— Angaben zur Aufgabe —
Filtere aus dem folgenden Material sämtliche Zeilen heraus, in denen die Zeichenfolge „distance“ vorkommt. Dabei ist die Groß- und Kleinschreibung zu beachten.

— Datenbestand —
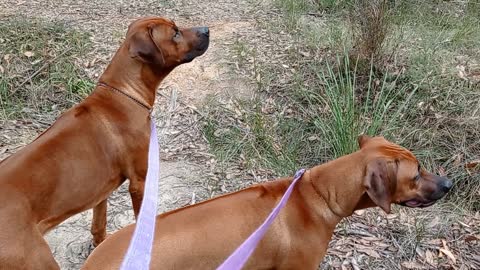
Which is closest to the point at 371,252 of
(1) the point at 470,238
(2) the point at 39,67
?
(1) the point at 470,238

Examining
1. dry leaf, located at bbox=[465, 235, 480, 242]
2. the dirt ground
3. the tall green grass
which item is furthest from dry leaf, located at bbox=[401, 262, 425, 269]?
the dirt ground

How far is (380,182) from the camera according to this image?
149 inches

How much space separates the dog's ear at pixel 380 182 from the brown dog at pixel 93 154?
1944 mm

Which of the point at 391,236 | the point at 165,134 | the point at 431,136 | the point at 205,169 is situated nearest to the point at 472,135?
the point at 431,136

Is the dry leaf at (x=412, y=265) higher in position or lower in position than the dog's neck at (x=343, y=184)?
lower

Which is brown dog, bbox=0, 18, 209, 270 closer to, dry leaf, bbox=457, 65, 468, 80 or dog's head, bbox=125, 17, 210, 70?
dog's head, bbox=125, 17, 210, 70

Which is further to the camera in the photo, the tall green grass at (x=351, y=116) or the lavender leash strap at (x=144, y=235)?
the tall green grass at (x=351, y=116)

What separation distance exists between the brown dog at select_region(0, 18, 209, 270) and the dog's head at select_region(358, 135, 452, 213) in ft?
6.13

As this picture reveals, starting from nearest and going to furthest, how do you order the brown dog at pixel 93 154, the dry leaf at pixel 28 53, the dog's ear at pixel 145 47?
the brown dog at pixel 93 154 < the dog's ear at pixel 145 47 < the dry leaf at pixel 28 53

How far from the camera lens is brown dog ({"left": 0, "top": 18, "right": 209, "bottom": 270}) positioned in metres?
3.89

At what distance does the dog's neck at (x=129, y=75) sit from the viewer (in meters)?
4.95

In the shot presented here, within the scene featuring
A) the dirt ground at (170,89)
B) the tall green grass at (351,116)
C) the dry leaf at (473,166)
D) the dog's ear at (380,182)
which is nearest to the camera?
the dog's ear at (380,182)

...

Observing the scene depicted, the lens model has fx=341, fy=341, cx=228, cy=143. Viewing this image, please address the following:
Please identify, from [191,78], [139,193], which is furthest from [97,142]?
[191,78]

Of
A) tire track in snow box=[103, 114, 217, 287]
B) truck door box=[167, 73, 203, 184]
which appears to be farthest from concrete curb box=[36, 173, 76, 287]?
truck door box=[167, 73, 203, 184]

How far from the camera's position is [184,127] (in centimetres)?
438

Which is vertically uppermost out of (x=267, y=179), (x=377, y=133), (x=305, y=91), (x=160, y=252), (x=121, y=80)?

— Als Antwort —
What separation distance exists between the brown dog at select_region(0, 18, 209, 270) and the dog's head at select_region(358, 135, 452, 213) in ft?
At what distance does the dog's neck at (x=129, y=75) sit from the viewer (in meters)?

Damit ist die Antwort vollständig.